GIVEN TEXT:
Admin Endpoints
Note: These endpoints are restricted to users with the
ai_adminrole.
Overview
The AI API admin endpoints provide operational visibility and control over the inference serving fleet. They expose pod health, server pool status, session affinity metrics, model registry state, and demand telemetry — plus actions to clear affinity, restart pods, and refresh registry mappings.
All admin endpoints require the ai_admin gateway role. They are not rate-limited.
Authentication
Authentication follows the same pattern as all other AI API endpoints:
| Authentication Method | Description |
|---|---|
| Bearer Token | Session-based authentication using Authorization: Bearer <token> header |
| API Key | API key authentication using api-key and api-secret headers |
Endpoints
Pod Management
List Pods
Returns a paginated list of all inference pods with health status, current request load, and cost information.
Endpoint: GET /api/ai/v1/admin/pods
Method: GET
Parameters
Query Parameters
| Parameter | Type | Default | Description |
|---|---|---|---|
page | int | 1 | Page number |
limit | int | 10 | Items per page (maximum 100) |
Headers
| Header | Type | Required* | Description |
|---|---|---|---|
| Authorization | string | Optional* | Bearer token for session authentication |
| api-key | string | Optional* | API key for key-based authentication |
| api-secret | string | Optional* | API secret for key-based authentication |
Note: You must use either Authorization header OR API key/secret combination.
Request
curl -X 'GET' \
'https://apis.threatwinds.com/api/ai/v1/admin/pods?page=1&limit=20' \
-H 'accept: application/json' \
-H 'Authorization: Bearer <token>'
Response
Success Response (200 OK)

DATA EXTRACT:
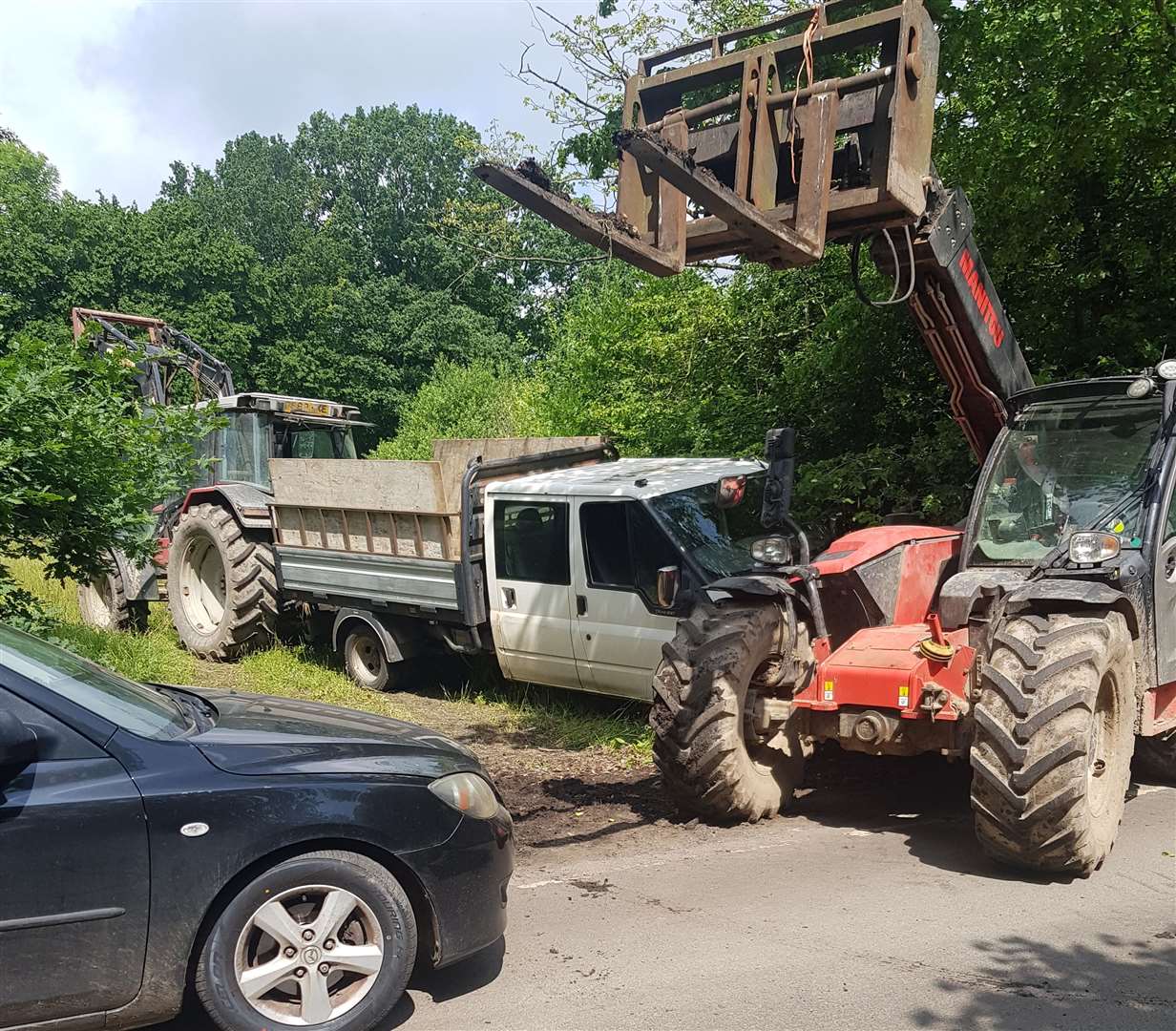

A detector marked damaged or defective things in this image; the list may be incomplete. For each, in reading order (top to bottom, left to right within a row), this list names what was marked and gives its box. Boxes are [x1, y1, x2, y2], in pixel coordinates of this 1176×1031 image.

rusty forklift attachment [475, 0, 935, 269]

WHAT THIS EXERCISE ASKS:
**a.** Revise the admin endpoints documentation from "All admin endpoints" up to and including "and cost information.", changing "rate-limited" to "throttled".
**b.** Extend the admin endpoints documentation, starting right after its last line.
The listing has no connection to the admin endpoints documentation.

RESULTS:
**a.**
All admin endpoints require the ai_admin gateway role. They are not throttled.
Authentication
Authentication follows the same pattern as all other AI API endpoints:
| Authentication Method | Description |
|---|---|
| Bearer Token | Session-based authentication using Authorization: Bearer <token> header |
| API Key | API key authentication using api-key and api-secret headers |
Endpoints
Pod Management
List Pods
Returns a paginated list of all inference pods with health status, current request load, and cost information.

**b.**
{
"pods": [
{
"id": "abc123",
"name": "aiapi-dev-vllm-qwen3-6-27b-fp8-1",
"desired_status": "RUNNING",
"kind": "vllm-qwen3-6-27b-fp8",
"models": ["threatwinds-qwen3-6-27b"],
"healthy": true,
"inflight": 3,
"last_use_ms": 1719000000000,
"idle_seconds": 45,
"last_status_change": "2026-06-25T10:00:00Z",
"cost_per_hr": 0.44,
"data_center_id": "us-central1",
"location": "Iowa",
"gpu_type_id": "a100-80gb"
}
],
"page": 1,
"limit": 20,
"total": 5
}
| Field | Type | Description |
|---|---|---|
id | string | Unique pod identifier |
name | string | Human-readable pod name |
desired_status | string | Desired lifecycle state (RUNNING, STOPPED, etc.) |
kind | string | Pod kind / model configuration |
models | string[] | Model IDs routed to this pod |
healthy | bool/null | Current health status; null if pod not in any server pool |
inflight | int | Active requests currently being processed |
last_use_ms | int | Epoch milliseconds of last activity |
idle_seconds | int | Seconds since last activity |
last_status_change | string | ISO 8601 timestamp of last status change |
cost_per_hr | float | Hourly cost in USD |
data_center_id | string | Data center identifier |
location | string | Geographic location |
gpu_type_id | string | GPU type identifier |
Get Pod Detail
Returns detailed information about a specific inference pod, including health, request load, and lifecycle metadata.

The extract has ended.